やってはいけない「我慢」「信じる」「神頼み」

私は投資情報サイトの掲示板をよく見ます。個人投資家が今何を考えているかが分かるからです。
株価がここまで大きく下がってくると、まず多くの個人投資家は「我慢」をすることになります。なぜなら、買った株の株価が下がり、含み損が日に日に膨らんでいくからです。でも、損切りをすることができないので耐えるしかありません。

さらに株価が下がると、色々なことを「信じる」ようになります。「ここまで下がったのだから日銀は金融緩和をしてくれるはず」「政府は株価対策をしてくれるはず」とか、「こんなに好業績の銘柄が大きく下がったのだから、割安と思う投資家の買いが入って反発するはず」といったようにです。でも、そこには根拠は全くありません。希望的観測にすぎません。

そして最後は「神頼み」です。藁をもすがる思いで、「お願いだからこれ以上下がらないで」と念じます。しかし、強く念じれば株価が反発するのなら楽なものです。

でも、皆さんが勝ち組投資家になりたいのなら、この3つは厳禁です。
長期分散投資を推奨する専門家は、「株価が大きく下がっても我慢しなさい」とアドバイスしますが、それで株式投資を苦痛に感じてしまうようであれば、それはとても悲しいことです。私は大きなストレスをかかえて投資をするべきではないと思います。

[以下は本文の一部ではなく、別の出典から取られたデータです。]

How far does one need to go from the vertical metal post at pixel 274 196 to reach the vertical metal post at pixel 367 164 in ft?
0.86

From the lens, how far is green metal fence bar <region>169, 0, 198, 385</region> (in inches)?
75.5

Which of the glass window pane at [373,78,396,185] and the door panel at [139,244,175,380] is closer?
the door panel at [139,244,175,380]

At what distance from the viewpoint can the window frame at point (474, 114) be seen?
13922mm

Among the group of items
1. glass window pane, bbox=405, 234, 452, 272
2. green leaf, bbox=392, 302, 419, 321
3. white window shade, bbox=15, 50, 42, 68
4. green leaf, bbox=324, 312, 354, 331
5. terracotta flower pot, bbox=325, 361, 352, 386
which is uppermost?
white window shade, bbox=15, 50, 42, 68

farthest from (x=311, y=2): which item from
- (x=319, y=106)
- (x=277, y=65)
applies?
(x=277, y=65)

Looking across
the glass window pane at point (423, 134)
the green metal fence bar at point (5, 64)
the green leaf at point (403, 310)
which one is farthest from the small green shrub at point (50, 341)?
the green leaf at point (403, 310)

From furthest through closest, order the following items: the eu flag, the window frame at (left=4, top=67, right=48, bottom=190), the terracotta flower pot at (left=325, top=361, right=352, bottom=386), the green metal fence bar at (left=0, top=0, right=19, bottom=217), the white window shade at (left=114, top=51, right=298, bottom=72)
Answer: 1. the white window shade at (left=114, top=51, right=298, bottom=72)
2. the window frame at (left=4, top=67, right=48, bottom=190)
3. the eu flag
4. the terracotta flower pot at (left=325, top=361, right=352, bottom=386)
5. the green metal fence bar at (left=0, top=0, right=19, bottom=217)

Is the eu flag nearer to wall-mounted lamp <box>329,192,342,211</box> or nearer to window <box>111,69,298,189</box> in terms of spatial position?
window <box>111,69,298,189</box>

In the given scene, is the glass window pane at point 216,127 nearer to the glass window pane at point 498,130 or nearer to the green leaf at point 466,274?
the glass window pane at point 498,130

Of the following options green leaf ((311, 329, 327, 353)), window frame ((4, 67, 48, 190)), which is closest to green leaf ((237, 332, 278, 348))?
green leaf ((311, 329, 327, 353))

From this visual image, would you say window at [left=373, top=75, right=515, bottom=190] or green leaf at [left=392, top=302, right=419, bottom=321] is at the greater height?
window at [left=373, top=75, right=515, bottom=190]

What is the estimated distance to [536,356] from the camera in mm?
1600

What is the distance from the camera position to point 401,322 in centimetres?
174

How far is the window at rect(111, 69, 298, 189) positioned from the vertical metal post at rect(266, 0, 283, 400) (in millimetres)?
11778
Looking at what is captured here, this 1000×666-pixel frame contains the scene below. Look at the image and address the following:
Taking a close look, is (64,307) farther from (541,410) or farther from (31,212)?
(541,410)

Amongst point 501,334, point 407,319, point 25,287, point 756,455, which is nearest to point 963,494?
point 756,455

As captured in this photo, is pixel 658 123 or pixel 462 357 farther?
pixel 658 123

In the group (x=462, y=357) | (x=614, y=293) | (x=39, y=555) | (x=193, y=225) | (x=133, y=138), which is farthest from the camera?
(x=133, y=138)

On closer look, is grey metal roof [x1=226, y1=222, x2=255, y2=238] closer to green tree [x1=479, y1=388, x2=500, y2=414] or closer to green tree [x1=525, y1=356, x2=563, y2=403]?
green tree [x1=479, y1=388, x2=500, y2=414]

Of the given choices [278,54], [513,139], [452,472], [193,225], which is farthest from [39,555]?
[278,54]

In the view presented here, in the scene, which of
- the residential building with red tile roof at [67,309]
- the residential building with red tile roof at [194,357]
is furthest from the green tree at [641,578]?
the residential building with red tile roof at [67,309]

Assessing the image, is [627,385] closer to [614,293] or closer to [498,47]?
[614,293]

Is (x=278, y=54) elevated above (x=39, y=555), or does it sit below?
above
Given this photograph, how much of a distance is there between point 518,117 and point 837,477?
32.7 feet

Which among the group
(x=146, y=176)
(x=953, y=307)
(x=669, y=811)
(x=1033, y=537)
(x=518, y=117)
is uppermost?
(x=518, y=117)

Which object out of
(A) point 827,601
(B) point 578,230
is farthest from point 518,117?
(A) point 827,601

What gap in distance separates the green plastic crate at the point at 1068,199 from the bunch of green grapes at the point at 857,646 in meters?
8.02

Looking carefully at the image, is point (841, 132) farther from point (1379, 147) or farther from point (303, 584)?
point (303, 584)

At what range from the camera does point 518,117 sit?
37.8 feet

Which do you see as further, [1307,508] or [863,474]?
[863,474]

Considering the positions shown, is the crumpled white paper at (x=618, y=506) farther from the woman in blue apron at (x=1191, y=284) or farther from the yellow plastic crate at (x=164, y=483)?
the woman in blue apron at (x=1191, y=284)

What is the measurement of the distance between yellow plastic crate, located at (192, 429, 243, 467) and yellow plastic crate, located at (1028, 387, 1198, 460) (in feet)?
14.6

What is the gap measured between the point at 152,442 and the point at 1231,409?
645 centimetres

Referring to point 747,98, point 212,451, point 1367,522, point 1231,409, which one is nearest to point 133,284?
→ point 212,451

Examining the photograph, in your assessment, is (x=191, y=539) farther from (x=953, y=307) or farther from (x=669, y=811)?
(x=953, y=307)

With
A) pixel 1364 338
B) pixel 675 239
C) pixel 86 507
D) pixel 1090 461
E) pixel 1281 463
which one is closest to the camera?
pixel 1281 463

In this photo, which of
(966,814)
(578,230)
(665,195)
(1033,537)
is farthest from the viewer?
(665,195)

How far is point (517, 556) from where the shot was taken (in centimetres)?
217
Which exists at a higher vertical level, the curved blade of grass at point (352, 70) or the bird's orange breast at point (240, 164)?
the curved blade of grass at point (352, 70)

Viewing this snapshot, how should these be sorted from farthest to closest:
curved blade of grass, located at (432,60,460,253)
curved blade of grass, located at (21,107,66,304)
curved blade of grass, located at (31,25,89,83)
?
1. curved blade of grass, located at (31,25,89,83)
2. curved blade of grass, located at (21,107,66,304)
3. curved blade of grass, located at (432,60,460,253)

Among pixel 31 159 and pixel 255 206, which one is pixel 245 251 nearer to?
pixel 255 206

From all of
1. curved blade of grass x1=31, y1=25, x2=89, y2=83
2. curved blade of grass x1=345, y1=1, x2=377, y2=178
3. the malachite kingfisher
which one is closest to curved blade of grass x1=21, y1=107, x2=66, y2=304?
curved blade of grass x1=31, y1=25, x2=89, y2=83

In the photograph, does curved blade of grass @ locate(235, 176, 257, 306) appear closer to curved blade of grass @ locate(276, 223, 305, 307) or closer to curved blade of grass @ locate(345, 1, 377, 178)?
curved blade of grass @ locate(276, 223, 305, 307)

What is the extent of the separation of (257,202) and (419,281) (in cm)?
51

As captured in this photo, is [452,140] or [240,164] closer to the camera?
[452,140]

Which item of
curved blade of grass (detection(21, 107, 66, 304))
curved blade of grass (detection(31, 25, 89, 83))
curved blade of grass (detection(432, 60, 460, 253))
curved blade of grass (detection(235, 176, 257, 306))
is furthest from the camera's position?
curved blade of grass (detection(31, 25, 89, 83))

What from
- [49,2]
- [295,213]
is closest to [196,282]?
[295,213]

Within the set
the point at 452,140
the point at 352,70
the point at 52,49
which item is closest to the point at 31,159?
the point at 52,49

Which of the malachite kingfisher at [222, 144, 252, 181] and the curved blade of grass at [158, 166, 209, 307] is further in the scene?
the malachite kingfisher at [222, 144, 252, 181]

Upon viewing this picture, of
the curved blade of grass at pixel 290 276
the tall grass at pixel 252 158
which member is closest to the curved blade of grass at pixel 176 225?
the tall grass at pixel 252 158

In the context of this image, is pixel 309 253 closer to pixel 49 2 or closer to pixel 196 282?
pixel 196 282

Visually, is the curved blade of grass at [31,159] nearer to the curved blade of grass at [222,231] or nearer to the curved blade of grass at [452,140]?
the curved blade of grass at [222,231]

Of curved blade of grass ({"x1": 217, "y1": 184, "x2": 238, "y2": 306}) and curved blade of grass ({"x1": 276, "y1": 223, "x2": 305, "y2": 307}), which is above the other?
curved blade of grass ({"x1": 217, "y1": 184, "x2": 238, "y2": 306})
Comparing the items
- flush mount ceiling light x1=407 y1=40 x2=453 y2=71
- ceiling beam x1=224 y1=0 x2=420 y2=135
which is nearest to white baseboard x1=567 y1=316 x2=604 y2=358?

では、我慢したり信じたり神頼みをする前に何かできることはなかったのでしょうか。もちろんあります。それは株価が下降トレンドになったら保有株を売却してキャッシュの比率を高めることです。
個人投資家は相場を動かせません。なすがままです。でも、株を買ったり売ったりすることは自らの意思でできます。相場環境に応じて、株式とキャッシュの比率を変動させることでリスクコントロールを行うことこそが最も重要なのです。
そしてその際にはどうしても損切りが必要です。損切りはできない、という方も多いでしょうが、私に言わせれば、多額の含み損が膨らんだ株をかかえて身動きが取れなくなる方が損切りよりも100倍苦痛です。損切りさえできれば、やがて来るチャンスに乗るだけの資金を確保できますから、それだけで勝ち組の仲間に入ったようなものです。これ以上含み損をかかえてつらい思いをしたくなければ、損切りについて真剣に考えてみてください。